Right then. A week on from the Tokyo Dome and the temperature on a rematch is climbing fast. Junto Nakatani's trainer Rudy Hernandez sat down with Lucas Ketelle of BoxingScene in San Francisco and said something proper: "If we don't beat [Inoue] in the rematch, I will never train fighters again. I will retire. I will quit, because I really believe in the rematch we are going to kick Inoue's butt."
Make no mistake — that's the strongest possible signal a corner can send. Trainers don't put their whole career on the line for a soundbite. Hernandez genuinely believes he saw the blueprint at the Tokyo Dome, even though his man came up short on the cards.
The Round Eleven Moment
The most important detail Hernandez dropped wasn't the retirement vow — it was the round eleven explanation. The orbital fracture has been the talking point all week, with most people assuming it was the headbutt that did the damage. Hernandez shut that down. "People talk about the headbutt. The headbutt was irrelevant — it had nothing to do with the fight at all. The beginning of the eleventh round, [Inoue] hit him with a right uppercut, and that was the game-changer, that is where we lost."

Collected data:
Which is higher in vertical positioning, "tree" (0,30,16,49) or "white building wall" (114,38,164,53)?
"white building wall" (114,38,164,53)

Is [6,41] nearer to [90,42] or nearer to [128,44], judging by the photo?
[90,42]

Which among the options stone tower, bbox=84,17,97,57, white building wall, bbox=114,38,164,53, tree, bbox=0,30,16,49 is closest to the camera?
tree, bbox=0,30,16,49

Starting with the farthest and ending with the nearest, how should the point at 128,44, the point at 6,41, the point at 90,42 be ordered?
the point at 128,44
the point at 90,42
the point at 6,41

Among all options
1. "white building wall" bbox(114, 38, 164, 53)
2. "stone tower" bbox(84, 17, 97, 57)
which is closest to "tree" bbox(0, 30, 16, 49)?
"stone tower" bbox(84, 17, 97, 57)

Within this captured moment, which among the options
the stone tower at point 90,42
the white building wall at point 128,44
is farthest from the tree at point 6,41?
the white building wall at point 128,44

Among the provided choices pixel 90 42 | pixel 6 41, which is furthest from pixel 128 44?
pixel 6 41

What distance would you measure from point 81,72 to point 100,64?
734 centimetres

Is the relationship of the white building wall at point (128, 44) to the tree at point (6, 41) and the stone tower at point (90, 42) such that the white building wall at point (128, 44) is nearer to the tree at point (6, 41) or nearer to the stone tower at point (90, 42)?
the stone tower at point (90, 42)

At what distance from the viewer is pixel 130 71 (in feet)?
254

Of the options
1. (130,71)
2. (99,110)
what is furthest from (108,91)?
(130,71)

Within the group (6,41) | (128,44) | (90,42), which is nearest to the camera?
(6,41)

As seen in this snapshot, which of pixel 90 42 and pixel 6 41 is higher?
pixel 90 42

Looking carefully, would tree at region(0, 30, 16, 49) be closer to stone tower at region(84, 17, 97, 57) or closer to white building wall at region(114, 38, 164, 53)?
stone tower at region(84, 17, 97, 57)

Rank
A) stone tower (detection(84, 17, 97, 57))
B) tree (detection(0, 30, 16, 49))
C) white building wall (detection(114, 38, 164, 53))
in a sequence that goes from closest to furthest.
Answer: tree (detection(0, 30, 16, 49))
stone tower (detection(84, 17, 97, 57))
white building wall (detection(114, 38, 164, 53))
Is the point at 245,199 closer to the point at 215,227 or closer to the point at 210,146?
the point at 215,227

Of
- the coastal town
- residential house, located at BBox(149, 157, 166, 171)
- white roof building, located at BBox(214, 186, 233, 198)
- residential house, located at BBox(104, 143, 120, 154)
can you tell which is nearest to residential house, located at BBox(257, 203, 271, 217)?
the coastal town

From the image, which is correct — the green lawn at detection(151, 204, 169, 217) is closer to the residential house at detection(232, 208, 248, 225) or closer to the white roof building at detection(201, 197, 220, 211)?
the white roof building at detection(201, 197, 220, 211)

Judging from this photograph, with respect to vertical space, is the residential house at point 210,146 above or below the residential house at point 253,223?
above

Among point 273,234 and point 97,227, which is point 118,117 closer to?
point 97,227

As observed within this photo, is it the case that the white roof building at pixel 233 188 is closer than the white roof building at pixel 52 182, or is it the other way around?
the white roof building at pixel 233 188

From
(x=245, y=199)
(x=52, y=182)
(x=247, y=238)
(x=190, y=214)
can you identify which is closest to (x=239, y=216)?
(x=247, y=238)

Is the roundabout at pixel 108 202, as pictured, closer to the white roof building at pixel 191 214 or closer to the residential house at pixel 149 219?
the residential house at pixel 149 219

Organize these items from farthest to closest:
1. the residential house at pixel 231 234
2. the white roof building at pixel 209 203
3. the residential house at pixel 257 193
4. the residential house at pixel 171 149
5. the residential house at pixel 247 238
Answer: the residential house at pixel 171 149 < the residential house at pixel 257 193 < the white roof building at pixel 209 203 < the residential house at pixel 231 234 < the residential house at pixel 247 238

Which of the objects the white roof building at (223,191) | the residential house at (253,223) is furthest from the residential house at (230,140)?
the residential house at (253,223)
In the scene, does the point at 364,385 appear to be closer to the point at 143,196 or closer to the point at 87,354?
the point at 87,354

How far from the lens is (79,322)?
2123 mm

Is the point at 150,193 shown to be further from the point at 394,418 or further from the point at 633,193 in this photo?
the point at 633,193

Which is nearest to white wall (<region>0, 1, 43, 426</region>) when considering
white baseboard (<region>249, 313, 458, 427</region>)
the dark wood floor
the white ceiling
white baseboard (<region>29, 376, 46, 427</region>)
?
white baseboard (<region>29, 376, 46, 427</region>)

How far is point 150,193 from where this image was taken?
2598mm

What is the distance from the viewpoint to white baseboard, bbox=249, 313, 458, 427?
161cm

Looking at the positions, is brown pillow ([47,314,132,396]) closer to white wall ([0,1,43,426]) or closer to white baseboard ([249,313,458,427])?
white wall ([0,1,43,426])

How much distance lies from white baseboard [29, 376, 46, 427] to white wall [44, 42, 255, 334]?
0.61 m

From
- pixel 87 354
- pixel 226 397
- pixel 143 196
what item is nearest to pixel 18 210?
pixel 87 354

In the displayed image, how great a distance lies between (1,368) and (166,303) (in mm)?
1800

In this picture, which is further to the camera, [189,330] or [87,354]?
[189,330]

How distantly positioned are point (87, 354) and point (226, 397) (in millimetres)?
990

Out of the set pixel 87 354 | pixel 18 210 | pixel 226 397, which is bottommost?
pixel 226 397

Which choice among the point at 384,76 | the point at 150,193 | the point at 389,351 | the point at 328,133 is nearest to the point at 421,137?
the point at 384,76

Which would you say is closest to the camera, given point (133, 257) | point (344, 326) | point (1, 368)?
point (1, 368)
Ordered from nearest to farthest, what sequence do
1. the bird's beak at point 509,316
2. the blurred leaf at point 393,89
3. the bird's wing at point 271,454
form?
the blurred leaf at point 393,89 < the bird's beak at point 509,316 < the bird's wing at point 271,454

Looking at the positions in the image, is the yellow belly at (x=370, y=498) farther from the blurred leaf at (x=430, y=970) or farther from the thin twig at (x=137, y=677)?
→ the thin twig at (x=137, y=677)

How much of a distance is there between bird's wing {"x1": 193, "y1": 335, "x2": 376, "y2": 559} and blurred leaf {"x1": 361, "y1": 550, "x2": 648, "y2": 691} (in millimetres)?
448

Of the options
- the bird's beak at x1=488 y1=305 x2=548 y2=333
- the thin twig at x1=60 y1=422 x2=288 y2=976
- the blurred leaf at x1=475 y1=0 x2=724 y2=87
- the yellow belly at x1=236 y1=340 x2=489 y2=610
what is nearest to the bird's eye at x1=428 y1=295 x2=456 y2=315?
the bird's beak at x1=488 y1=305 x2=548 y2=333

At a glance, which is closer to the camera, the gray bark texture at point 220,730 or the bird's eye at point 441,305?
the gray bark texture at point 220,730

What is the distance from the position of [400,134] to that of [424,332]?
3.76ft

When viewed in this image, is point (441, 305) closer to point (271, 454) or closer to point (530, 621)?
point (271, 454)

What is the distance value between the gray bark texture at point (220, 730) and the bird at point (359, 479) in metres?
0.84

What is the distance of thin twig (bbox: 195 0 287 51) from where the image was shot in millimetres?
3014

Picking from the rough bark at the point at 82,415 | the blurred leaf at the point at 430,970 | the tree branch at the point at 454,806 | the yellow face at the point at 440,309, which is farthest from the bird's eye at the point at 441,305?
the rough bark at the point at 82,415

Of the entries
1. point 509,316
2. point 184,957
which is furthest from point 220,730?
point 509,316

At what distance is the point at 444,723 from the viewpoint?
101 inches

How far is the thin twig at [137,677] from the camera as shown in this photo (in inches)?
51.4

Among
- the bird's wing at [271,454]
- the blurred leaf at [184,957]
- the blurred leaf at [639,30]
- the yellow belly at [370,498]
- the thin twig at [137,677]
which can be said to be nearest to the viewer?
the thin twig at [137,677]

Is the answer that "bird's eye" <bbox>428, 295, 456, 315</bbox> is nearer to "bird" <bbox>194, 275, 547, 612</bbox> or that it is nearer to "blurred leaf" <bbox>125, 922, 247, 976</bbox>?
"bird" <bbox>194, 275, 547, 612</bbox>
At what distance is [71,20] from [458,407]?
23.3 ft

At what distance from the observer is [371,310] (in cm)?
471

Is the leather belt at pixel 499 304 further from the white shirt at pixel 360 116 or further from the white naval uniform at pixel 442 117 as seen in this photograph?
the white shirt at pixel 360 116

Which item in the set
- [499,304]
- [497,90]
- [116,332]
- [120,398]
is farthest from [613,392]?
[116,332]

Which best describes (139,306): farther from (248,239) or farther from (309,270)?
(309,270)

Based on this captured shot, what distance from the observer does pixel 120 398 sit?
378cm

What to work on ::
a - According to the boxing article, what blow at the start of the eleventh round does Hernandez call the game-changer?
b - Carry on with the boxing article about Nakatani's trainer, picking up after its final sentence.

Replies ::
a - A right uppercut from Inoue.

b -
That's a fight-altering admission. The cut and the swelling weren't accidental damage — they were a single, perfect Inoue right uppercut, landed at exactly the wrong moment for Nakatani. If you go back and watch the round, the punch lands clean, the fight changes shape inside thirty seconds, and Junto's right eye starts to close.
'He Doesn't Hit That Hard'
The other tell from Hernandez is the moment Nakatani turned to him in the corner — round seven, after the fight had been going Inoue's way — and said, in effect, the Monster wasn't punching as advertised. "The moment Junto told me that [Inoue] doesn't hit that hard. That was a game-changer. I wish he had told me that in the second or third round."
That's the regret. That's the thing eating at him. From round seven onwards, Nakatani had his best moments of the fight. The first six were tactical, cagey, with Inoue banking rounds with cleaner work. The middle stretch shifted. Then the right uppercut in round eleven took the fight back. Hernandez's argument is simple: if Junto starts a rematch with the confidence he eventually built — instead of losing the first six rounds to nerves and respect — the fight looks completely different.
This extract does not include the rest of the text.